Akademisi telah melatih algoritma machine learning untuk mendeteksi makalah ilmiah buatan ChatGPT.
Hasilnya, ChatGPT mampu membuat makalah ilmiah dengan tingkat akurasi lebih dari 99 persen.
Para akademisi itu takjub kemampuan ChatGPT meningkat secara dramatis dalam meniru tulisan manusia dalam waktu singkat. Hal itu membuat sulit bagi orang untuk mengetahui apakah teks itu diproduksi oleh mesin atau manusia.
Guru dan dosen kompak khawatir karena para siswa dapat menggunakan ChatGPT untuk mengerjakan tugasya dan cara itu termasuk dalam unsur plagiarisme.
Apalagi, software yang dirancang untuk mendeteksi teks yang dihasilkan AI seringkali tidak dapat diandalkan.
"Saat ini, ada beberapa masalah yang cukup mencolok dengan tulisan AI," kata Heather Desaire, penulis pertama makalah yang diterbitkan dalam jurnal Cell Reports Physical Science, dan seorang profesor kimia di University of Kansas, dalam sebuah pernyataan.
"Salah satu masalah terbesar adalah ia mengumpulkan teks dari banyak sumber dan tidak ada pemeriksaan akurasi apa pun - ini seperti permainan Two Truths and a Lie," ujarnya.
Desaire dan rekannya menyusun kumpulan data untuk melatih dan menguji algoritme guna mengklasifikasikan makalah yang ditulis oleh ilmuwan dan oleh ChatGPT. Mereka memilih 64 artikel "perspektif" - gaya artikel khusus yang diterbitkan dalam jurnal sains - mewakili beragam topik dari biologi hingga fisika, dan mendorong ChatGPT untuk membuat paragraf yang menjelaskan penelitian yang sama untuk membuat 128 artikel palsu.

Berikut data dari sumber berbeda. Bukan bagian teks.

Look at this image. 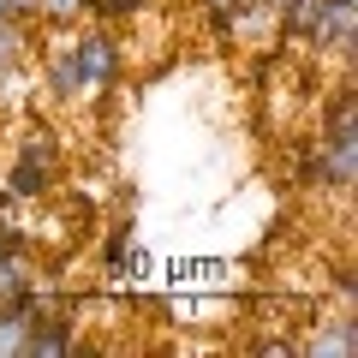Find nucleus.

Sebanyak 1.276 paragraf dihasilkan oleh AI dan digunakan untuk melatih pengklasifikasi.
Selanjutnya, tim menyusun dua kumpulan data lagi, masing-masing berisi 30 artikel perspektif nyata dan 60 makalah yang ditulis oleh ChatGPT, dengan total 1.210 paragraf untuk menguji algoritme.
Eksperimen awal melaporkan pengklasifikasi mampu membedakan antara tulisan sains nyata dari manusia dan makalah yang dihasilkan AI 100 persen setiap saat. Akurasi pada tingkat paragraf individu, bagaimanapun, turun sedikit – menjadi 92 persen, seperti yang diklaim.
Ilmuwan lebih cenderung memiliki kosakata yang lebih kaya dan menulis paragraf yang lebih panjang yang berisi kata-kata yang lebih beragam daripada mesin. Mereka juga lebih sering menggunakan tanda baca seperti tanda tanya, tanda kurung, titik koma daripada ChatGPT, kecuali tanda ucapan yang digunakan untuk kutipan.
ChatGPT juga kurang tepat, dan tidak memberikan informasi spesifik mengenai tokoh atau nama ilmuwan lain dibandingkan dengan manusia. Makalah sains nyata juga menggunakan bahasa yang lebih samar – seperti "namun", "tetapi", "walaupun", serta "ini" dan "karena".